We see that all of the song-to-song distances are significantly changed by homogenization.
The r-precision values are more mixed. For the distance-based method, only the highest threshold (the one with the least affect) was not significantly changed. For the activation-based method, only the lowest two thresholds are significant. This means our only hope at improvement (activation homogenization at a -100 threshold) does not have statistically large enough lead to mean anything. Oh well.
The reason we see no significance in the hubness with the t-test is that it's a constant sum measure, so all of the changes will cancel out and the mean remains the same (in fact, equals the number of occurances we observe, in this case 100). This way our null hypothesis of a zero mean difference distribution will always be true.
Looking at the distributions of hubness differences (dist, act) , it seems they aren't really normal: some seem to have a marked skew. A better significance test for hubness change is the Wilcoxon signed-rank test, where the null hypothesis is that the median difference between pairs is zero. More tables!

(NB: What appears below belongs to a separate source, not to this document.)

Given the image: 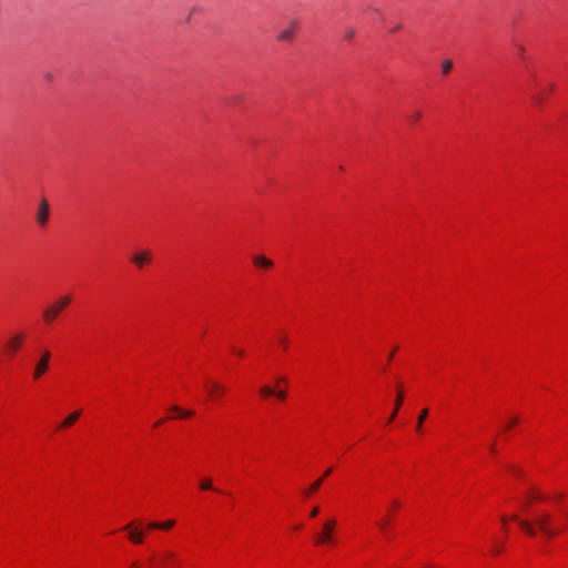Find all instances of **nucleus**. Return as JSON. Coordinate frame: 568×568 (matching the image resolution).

Now, we see some significance. For the distance-based method, the top three thresholds have seemingly small difference medians (2, 2, and 1, meaning the homogenization decreased the median song's occurances by 2, 2, and 1 occurances, respectively) but large enough to be significant. The top three thresholds for the activation-based method were also significant (with 95% confidence). This is encouraging, but the changes are still small.
I'd love to hear any suggestions or complaints; my stats skills are admittedly a little rusty.